Ocidente, o bastião da hipocrisia
Os media e as forças pró-ocidentais do Líbano alimentam uma inexplicável histeria em torno de dinheiro alegadamente enviado pelo Irão para o Hezbollah, que seria destinado em parte à reconstrução daquilo que foi destruído, em parte ao rearmamento da resistência. Enquanto isso, as potências ocidentais têm pistas de aterragem nas suas embaixadas em Beirut, por onde se suspeita que nos últimos meses tenham entrado no país, sem qualquer controlo por parte das autoridades libanesas, armas destinadas aos oponentes do Hezbollah. Os EUA, os maiores patrocinadores do regime sionista, estão a construir no Líbano a sua segunda maior “embaixada” do mundo, que vai ocupar uma área com 17 hectares.
O governo libanês, arriscando um conflito interno, preferiu acatar as ordens do Império e acabar com as ligações aéreas para o Irão, tudo em nome da “estabilidade” e de continuar nas boas graças de Washington. Na sociedade libanesa, há quem ache que a resistência é a única resposta à ocupação, à interferência e à agressão do Império e do seu projecto sionista, enquanto outros acham que o caminho deve ser feito em estreita cooperação com as mesmas potências que forneceram ao regime sionista as bombas que destruíram o Líbano, bem como a cobertura diplomática que garante a sua impunidade.

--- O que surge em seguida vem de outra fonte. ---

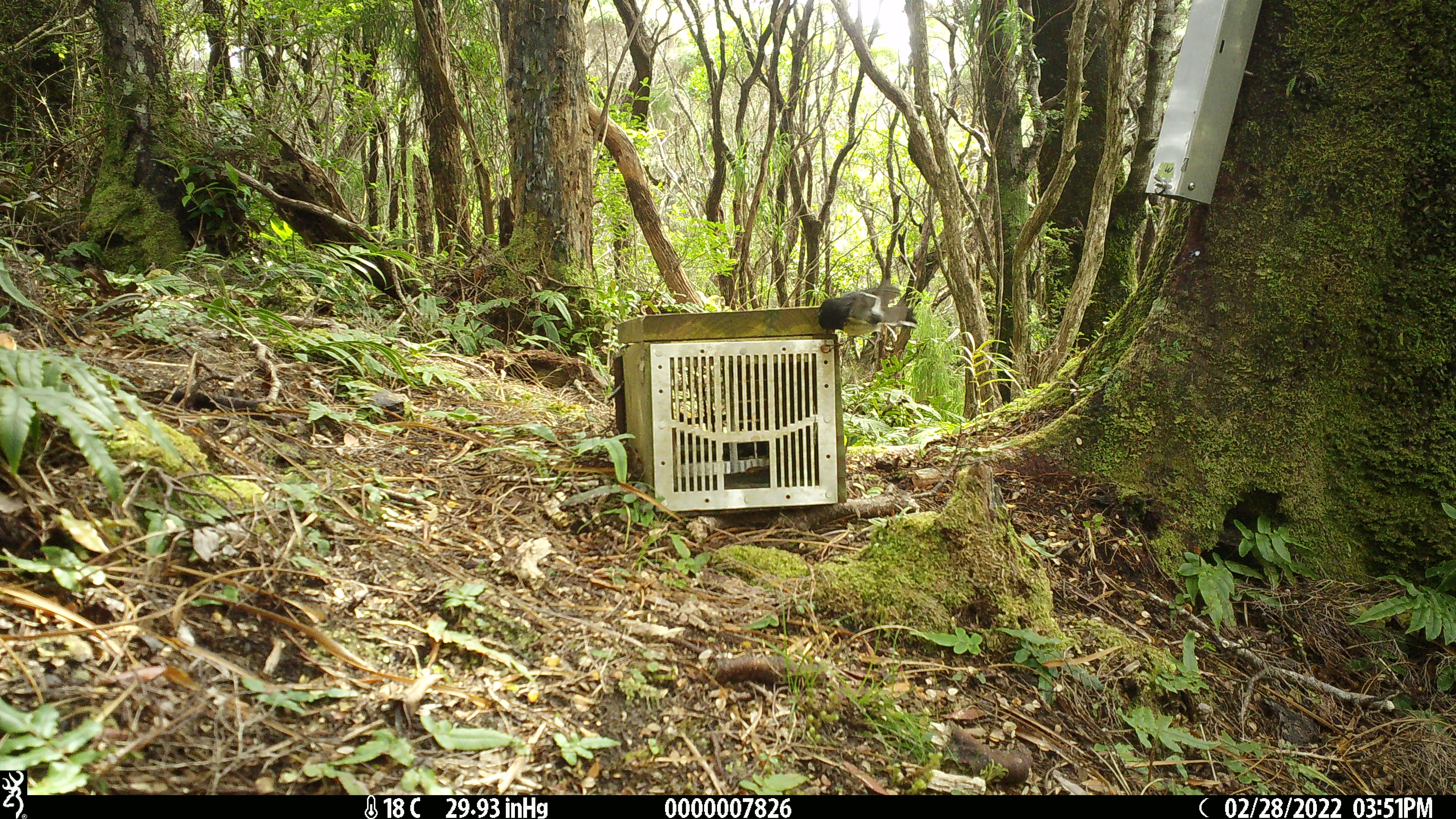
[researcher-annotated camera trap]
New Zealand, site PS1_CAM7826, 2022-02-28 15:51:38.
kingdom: Animalia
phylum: Chordata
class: Aves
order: Passeriformes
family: Petroicidae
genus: Petroica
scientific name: Petroica australis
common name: new zealand robin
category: robin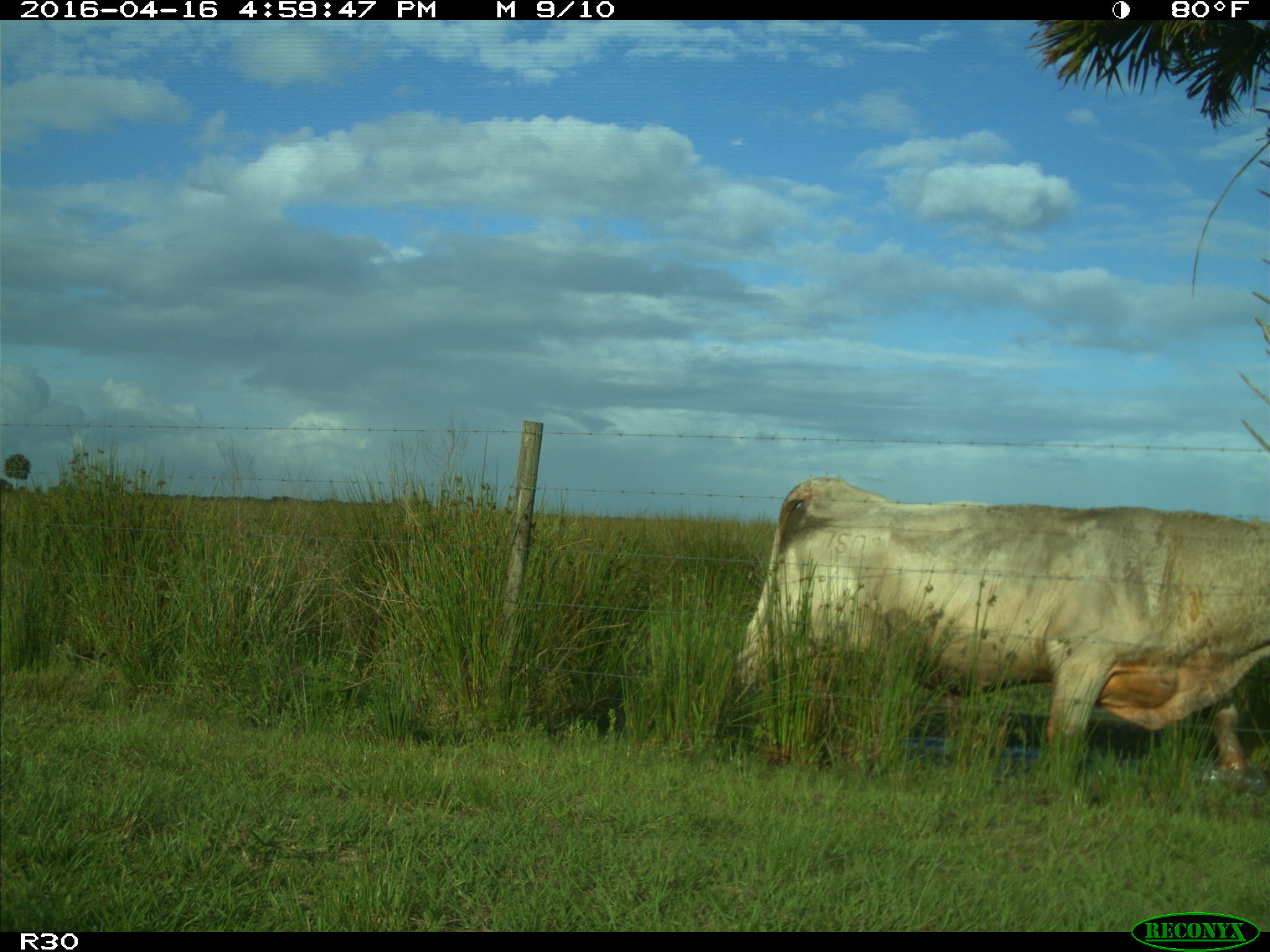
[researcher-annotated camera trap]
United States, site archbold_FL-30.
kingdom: Animalia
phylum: Chordata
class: Mammalia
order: Artiodactyla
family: Bovidae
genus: Bos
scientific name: Bos taurus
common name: domestic cow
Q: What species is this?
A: Bos taurus (domestic cow).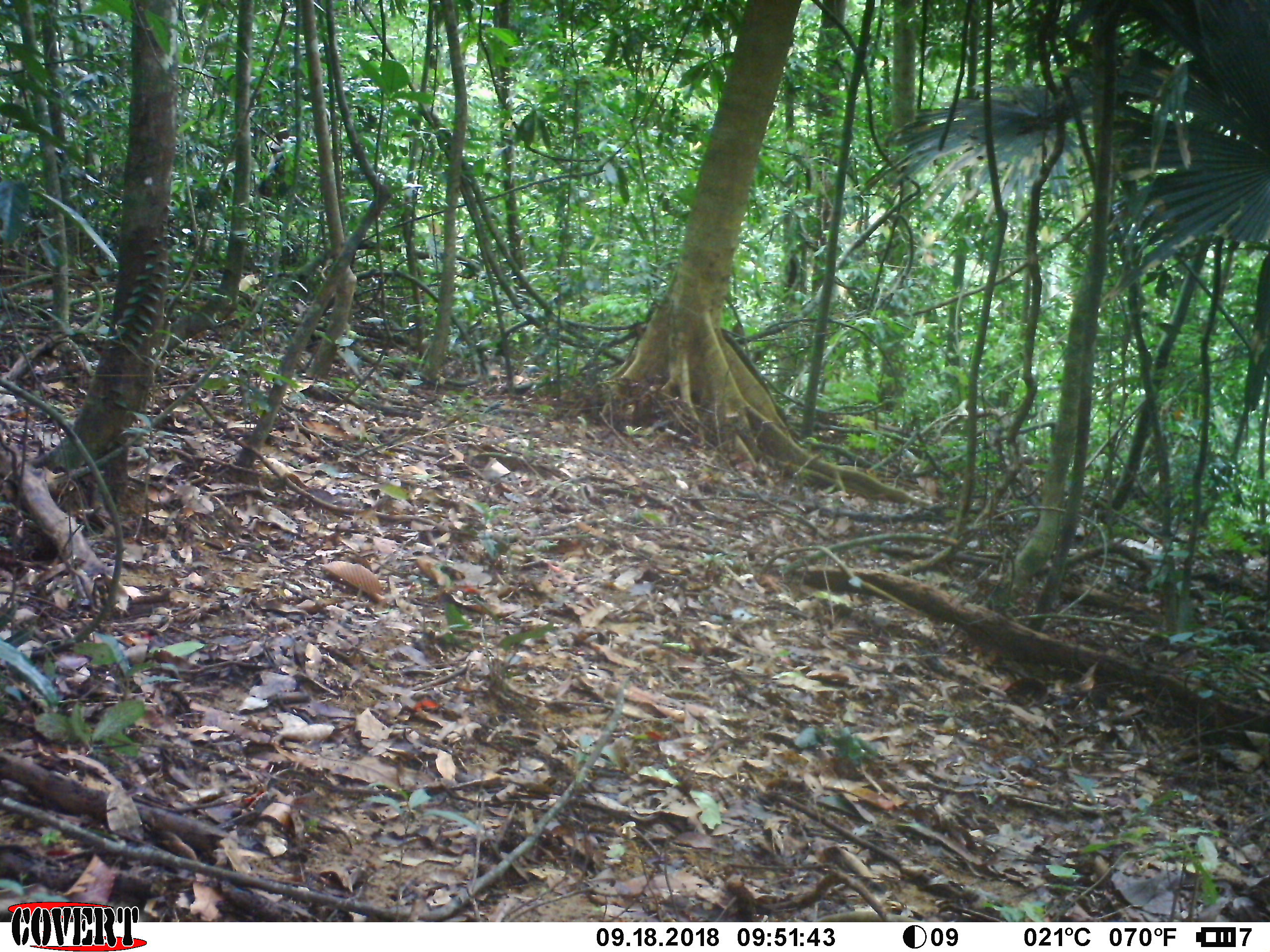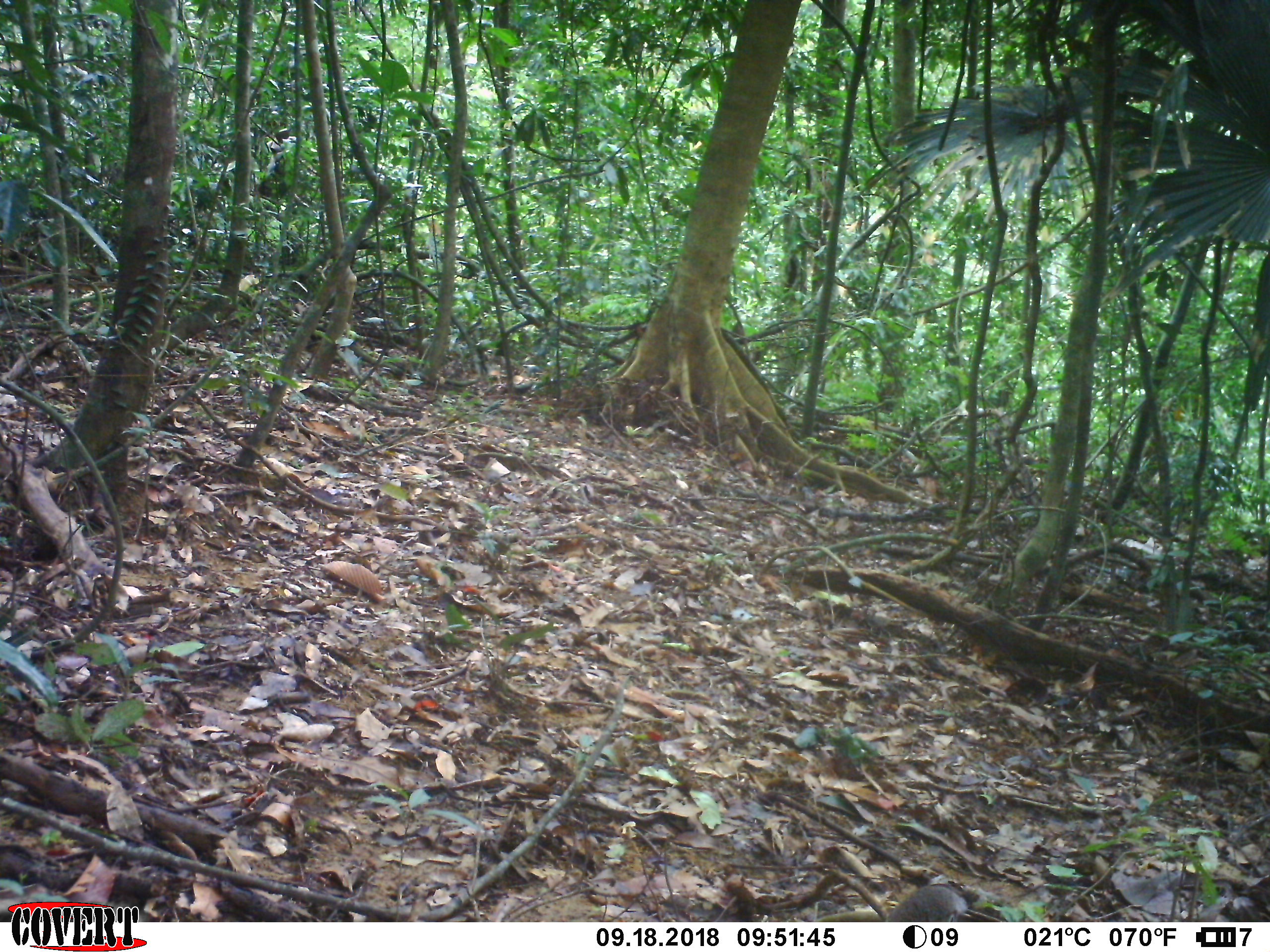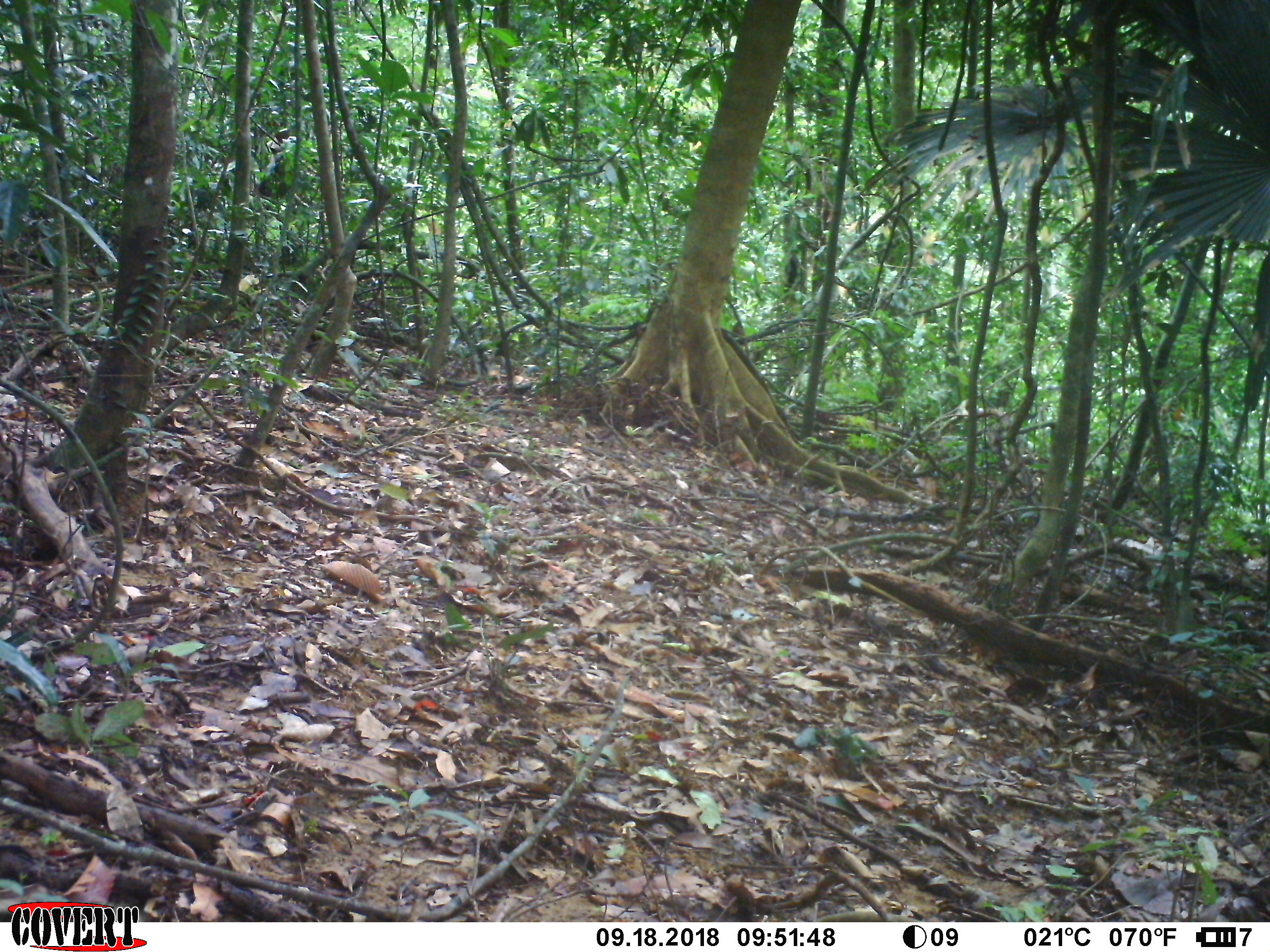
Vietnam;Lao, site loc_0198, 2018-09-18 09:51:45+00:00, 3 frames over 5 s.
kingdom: Animalia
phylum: Chordata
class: Mammalia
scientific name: Mammalia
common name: mammal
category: unidentified small mammal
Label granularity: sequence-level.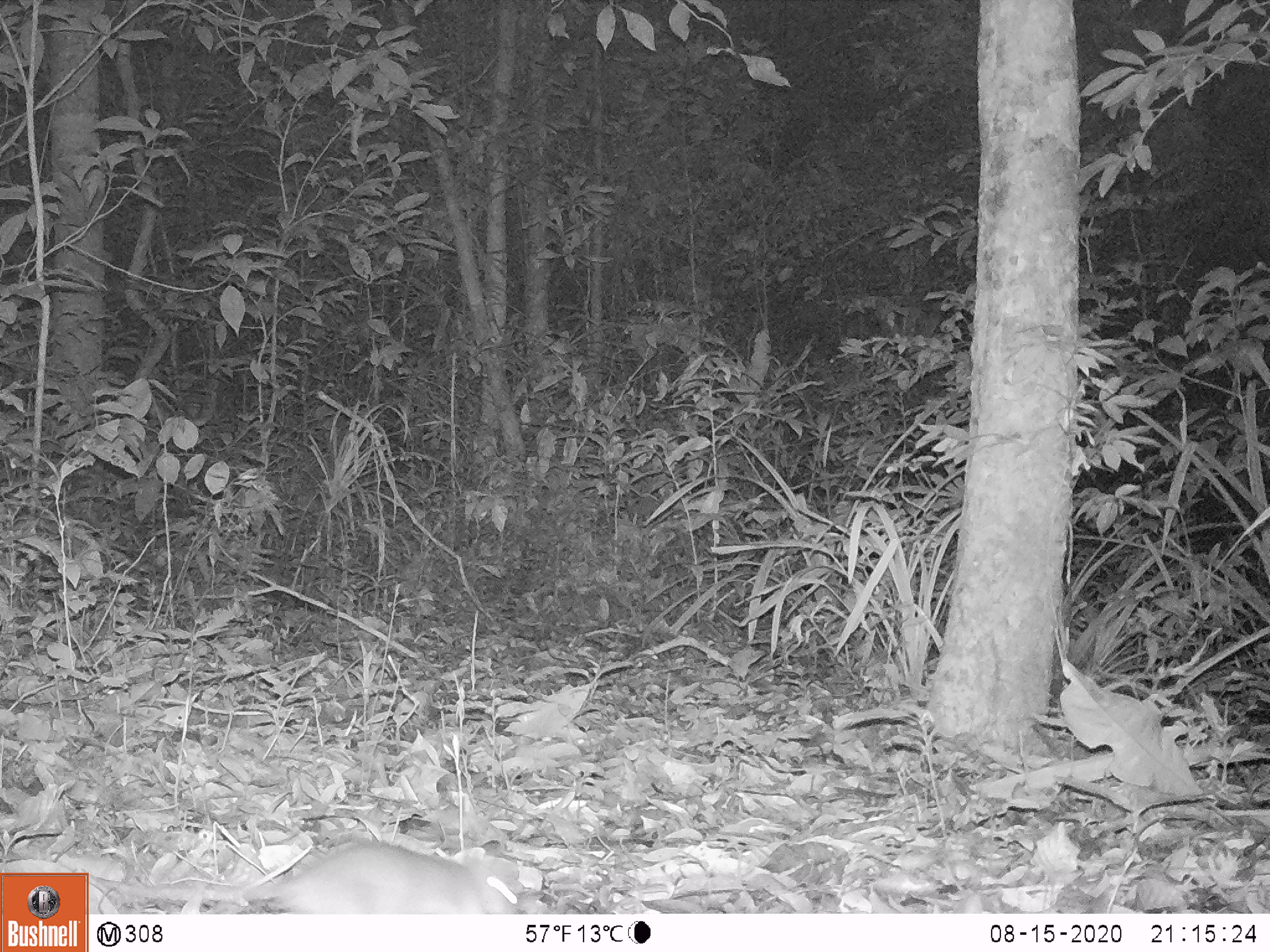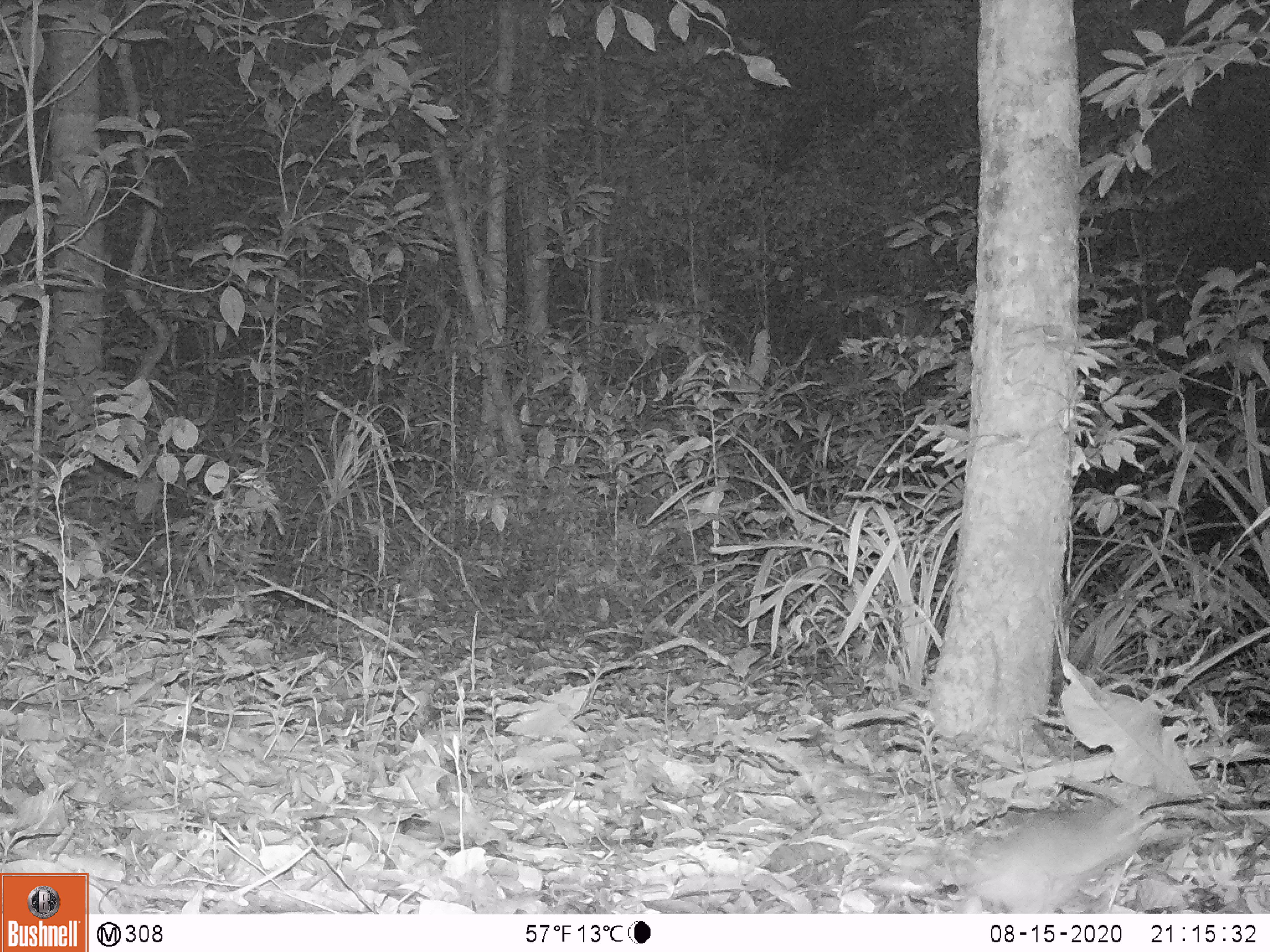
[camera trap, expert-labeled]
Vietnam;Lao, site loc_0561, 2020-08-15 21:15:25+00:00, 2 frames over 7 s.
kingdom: Animalia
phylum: Chordata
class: Mammalia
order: Rodentia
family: Muridae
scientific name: Muridae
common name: old-world mice and rats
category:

No entanto, o Império e os seus lacaios esquecem-se que a força do Hezbollah não vem do Irão, nem vinha da Síria – mas do enorme apoio popular que tem por ter mostrado, uma e outra vez, que é a única força capaz de defender o Líbano da barbárie sionista.
Amanhã, as ruas de Beirut vão mostrar a força da resistência e a sua determinação em continuar no caminho traçado por Sayyed Hassen Nasrallah.